I don't see Siracusa's manifesto as a specification for an application - though it could be turned into one. Rather I see it as a collection of related concepts which could lead to a more intuitive use of our Macs. Some technologies and applications which have been implemented in the 10 years since the article was written include:

  1. Metadata. Tags (in the form of OpenMeta tags) have been around for some years and have now been incorporated by Apple into OS X. The most capable application using tags is arguably Leap.

  2. Saved Searches: These have been part of Finder for a while along with the ability to search on metadata. When combined with tags (and other metadata) these provide new and powerful views of files.

  3. Quick Look and Cover Flow: Again part of the existing Finder these provide a visual view of files which is part of Siracusa's concepts. I must admit I seldom use Cover Flow, but Quick Look is an essential part of my use of Finder.

  4. DesktopShelves: The shelf concept has been turned into an application. One of its uses is a temporary location (a shelf on the desktop) when moving files around. I also like to keep Saved Searches on a shelf (rather than the Finder Sidebar).

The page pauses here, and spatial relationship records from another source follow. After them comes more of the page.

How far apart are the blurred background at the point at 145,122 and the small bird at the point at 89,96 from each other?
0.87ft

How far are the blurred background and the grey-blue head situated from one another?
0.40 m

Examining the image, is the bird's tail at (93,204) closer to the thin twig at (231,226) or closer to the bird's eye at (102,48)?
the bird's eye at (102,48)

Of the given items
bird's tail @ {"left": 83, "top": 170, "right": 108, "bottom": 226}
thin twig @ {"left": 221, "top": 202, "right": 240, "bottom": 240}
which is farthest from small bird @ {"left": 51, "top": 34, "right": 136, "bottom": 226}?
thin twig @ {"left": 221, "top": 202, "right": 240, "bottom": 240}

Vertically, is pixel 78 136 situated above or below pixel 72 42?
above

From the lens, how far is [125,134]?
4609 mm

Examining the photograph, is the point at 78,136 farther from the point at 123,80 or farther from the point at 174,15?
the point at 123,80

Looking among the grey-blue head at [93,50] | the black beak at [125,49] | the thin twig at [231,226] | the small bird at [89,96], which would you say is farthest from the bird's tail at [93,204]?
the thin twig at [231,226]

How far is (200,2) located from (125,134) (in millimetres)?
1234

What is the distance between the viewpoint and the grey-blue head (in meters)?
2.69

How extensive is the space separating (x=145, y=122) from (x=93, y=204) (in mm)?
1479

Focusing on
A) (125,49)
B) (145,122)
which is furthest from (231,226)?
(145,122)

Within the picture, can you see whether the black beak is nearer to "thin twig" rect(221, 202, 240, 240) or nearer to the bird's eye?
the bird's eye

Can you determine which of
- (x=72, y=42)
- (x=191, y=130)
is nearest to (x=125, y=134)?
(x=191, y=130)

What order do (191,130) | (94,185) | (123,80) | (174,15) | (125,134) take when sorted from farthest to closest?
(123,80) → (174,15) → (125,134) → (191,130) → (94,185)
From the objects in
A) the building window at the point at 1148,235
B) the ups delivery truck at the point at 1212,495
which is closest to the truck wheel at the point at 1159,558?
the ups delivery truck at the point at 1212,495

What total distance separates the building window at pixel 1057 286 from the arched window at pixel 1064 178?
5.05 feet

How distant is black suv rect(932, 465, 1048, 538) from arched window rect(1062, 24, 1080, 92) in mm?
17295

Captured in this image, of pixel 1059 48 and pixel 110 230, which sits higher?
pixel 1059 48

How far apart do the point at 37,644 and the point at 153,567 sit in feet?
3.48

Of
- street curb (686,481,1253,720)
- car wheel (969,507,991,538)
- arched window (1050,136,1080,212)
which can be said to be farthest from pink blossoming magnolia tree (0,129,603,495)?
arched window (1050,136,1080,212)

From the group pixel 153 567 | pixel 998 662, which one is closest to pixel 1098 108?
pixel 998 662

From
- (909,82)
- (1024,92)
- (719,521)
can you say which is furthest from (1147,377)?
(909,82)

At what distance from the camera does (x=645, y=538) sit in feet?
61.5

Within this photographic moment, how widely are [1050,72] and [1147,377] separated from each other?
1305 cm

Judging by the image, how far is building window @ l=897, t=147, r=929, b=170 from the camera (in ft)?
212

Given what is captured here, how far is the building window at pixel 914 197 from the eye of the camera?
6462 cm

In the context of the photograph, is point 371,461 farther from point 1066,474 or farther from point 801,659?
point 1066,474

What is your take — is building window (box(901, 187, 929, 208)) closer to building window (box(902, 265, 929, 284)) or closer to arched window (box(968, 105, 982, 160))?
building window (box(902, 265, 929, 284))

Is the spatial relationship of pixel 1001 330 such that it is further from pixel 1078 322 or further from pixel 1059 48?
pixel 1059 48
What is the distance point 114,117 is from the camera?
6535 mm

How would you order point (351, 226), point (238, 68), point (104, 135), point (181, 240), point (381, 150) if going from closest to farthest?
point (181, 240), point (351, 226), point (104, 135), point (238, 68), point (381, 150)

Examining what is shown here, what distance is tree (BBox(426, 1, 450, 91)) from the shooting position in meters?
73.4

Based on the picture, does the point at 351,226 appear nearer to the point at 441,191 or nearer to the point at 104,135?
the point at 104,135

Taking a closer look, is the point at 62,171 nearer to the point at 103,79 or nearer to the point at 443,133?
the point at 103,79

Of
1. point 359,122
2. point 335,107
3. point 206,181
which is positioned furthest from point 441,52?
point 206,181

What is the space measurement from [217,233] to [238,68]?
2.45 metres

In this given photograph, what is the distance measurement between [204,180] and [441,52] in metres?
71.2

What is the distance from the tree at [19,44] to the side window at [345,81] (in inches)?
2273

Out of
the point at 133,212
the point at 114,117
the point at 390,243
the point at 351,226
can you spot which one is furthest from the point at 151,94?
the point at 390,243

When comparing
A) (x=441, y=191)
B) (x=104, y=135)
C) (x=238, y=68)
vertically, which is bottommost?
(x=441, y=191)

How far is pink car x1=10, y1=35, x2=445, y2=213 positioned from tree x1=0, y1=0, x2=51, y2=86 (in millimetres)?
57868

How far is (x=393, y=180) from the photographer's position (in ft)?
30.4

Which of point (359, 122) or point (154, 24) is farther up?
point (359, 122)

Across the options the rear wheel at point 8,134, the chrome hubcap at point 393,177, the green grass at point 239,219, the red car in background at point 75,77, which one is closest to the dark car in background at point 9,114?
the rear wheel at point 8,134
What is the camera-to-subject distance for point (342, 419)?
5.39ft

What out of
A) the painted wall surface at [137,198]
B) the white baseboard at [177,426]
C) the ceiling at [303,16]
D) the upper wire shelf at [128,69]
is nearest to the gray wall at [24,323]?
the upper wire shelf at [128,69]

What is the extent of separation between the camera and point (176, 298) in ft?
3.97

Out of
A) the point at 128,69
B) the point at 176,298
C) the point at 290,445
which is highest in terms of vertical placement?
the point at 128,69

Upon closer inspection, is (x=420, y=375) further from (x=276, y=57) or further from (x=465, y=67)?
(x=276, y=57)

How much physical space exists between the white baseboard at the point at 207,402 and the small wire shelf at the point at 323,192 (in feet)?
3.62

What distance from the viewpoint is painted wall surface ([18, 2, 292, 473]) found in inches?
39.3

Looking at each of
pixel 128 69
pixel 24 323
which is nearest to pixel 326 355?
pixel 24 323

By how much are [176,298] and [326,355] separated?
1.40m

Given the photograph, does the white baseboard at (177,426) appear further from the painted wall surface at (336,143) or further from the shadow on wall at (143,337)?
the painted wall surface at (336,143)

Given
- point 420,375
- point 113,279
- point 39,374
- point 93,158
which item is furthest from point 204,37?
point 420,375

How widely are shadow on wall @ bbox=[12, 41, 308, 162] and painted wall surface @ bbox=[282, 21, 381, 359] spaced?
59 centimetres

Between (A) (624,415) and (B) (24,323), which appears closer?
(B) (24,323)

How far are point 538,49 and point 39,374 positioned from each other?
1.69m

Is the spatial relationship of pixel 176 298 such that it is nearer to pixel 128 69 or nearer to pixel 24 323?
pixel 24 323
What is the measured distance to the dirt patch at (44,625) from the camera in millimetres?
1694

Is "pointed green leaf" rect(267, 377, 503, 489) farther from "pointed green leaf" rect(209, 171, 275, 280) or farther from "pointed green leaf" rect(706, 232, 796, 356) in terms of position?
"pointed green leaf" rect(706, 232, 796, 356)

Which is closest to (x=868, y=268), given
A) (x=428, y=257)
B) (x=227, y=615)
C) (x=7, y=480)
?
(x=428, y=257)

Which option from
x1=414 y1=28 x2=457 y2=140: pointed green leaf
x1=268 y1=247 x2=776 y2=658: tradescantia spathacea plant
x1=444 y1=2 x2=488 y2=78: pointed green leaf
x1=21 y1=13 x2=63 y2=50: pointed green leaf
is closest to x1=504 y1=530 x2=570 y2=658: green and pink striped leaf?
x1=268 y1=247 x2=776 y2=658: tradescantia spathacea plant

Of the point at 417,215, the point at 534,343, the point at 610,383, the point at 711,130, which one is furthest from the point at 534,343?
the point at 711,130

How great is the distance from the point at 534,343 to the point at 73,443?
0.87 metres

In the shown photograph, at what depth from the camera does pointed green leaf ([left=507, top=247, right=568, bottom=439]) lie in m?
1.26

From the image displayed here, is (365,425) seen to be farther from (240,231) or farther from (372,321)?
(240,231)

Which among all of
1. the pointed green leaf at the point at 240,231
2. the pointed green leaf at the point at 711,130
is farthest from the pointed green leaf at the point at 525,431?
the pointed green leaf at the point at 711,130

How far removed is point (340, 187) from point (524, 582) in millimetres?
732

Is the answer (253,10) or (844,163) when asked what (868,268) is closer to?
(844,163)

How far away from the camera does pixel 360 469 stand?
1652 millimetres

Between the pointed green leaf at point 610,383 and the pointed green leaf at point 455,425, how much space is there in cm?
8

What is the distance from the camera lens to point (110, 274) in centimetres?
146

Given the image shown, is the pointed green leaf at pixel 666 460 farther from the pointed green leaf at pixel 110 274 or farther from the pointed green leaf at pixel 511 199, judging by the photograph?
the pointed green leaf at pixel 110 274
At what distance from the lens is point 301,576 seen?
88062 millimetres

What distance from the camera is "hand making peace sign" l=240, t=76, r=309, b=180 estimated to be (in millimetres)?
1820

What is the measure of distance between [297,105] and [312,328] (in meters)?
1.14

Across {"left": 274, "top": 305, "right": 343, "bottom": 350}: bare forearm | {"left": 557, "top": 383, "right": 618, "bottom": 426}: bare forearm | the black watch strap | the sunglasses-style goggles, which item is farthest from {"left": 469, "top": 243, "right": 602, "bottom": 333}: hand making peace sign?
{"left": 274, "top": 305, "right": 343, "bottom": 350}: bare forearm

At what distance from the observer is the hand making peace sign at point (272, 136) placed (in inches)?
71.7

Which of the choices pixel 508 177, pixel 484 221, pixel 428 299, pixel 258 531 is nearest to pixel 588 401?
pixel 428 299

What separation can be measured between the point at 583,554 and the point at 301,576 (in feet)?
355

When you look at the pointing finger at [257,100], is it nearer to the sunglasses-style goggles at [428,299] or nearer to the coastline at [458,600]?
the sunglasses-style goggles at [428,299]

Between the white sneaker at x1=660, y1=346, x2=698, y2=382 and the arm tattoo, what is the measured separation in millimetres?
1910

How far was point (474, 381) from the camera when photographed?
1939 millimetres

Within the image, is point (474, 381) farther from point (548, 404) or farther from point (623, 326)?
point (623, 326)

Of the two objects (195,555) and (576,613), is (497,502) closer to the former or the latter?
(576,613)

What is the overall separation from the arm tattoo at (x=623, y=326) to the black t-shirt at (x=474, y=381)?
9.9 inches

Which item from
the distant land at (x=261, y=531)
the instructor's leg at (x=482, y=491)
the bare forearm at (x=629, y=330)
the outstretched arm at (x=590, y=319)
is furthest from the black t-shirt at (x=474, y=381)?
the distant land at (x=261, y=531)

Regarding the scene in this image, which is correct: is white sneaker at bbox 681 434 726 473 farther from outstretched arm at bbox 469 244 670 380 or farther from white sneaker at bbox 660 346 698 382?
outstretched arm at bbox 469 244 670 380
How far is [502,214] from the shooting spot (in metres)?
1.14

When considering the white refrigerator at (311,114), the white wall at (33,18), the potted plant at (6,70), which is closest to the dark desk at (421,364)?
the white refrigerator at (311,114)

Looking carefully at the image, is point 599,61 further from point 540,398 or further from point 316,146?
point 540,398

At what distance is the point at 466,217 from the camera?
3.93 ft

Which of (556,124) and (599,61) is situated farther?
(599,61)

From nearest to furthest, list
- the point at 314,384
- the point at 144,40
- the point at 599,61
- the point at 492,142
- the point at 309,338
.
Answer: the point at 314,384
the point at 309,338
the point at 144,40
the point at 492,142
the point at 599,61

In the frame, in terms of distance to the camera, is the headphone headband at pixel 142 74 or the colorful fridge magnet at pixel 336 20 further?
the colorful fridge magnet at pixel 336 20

So rather than a single application implementing all of Siracusa's ideas, we can see that there are tools and technologies which have incorporated some of his key ideas.

  • 1
    But the key thing he called for was a binding of one folder to one window that always always always retains its state with regard to position, size, view options, etc.
    – Daniel
    Nov 6, 2013 at 3:15
  • I suspect we might have different views as to the most key/useful concept, though you may well be right. I take it you are saddened that most Finder add ons and replacements (XtraFinder, Forklift, etc.) lead us further away from Siracusa.
    – Gilby
    Nov 6, 2013 at 3:34
  • Not saddened — I love Forklift for what it is. I'd love to use it alongside a true spatial Finder. It's clear that Apple has no intention of shipping such a product, so I'm looking for a third-party Spatial Finder to complement the fine variety of File Browsers out there.